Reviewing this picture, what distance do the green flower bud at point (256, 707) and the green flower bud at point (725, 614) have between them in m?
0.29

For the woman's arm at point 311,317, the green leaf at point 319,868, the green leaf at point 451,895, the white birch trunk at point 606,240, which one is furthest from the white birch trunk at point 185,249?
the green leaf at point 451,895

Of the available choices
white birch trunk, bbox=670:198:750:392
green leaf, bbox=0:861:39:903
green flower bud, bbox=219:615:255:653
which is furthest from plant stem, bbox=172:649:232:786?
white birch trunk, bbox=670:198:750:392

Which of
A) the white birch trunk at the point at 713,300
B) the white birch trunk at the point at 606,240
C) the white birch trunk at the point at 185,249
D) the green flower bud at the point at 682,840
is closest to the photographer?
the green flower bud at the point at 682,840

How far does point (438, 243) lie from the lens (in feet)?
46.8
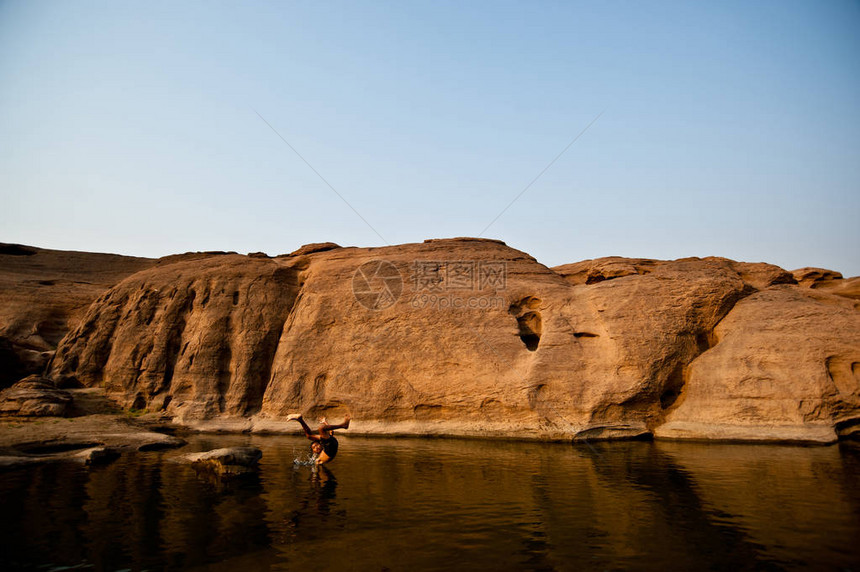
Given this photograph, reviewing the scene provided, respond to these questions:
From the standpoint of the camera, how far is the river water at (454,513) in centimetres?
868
• • • • • • •
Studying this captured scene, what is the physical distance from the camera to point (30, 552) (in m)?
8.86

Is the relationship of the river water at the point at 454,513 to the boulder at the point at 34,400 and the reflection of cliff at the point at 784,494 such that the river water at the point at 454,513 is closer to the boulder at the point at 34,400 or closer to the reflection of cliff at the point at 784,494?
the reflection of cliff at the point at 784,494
• • • • • • •
Gather every line of the records above that contains the word "this" and copy each one out in full.

§ Exercise solution:
Reviewing this picture, what distance do the green flower bud at point (256, 707) and the green flower bud at point (725, 614) have between them in m?
Given this photograph, reviewing the scene provided, respond to these questions:
Studying this captured scene, what is the physical distance from the camera to point (30, 552) (in m)?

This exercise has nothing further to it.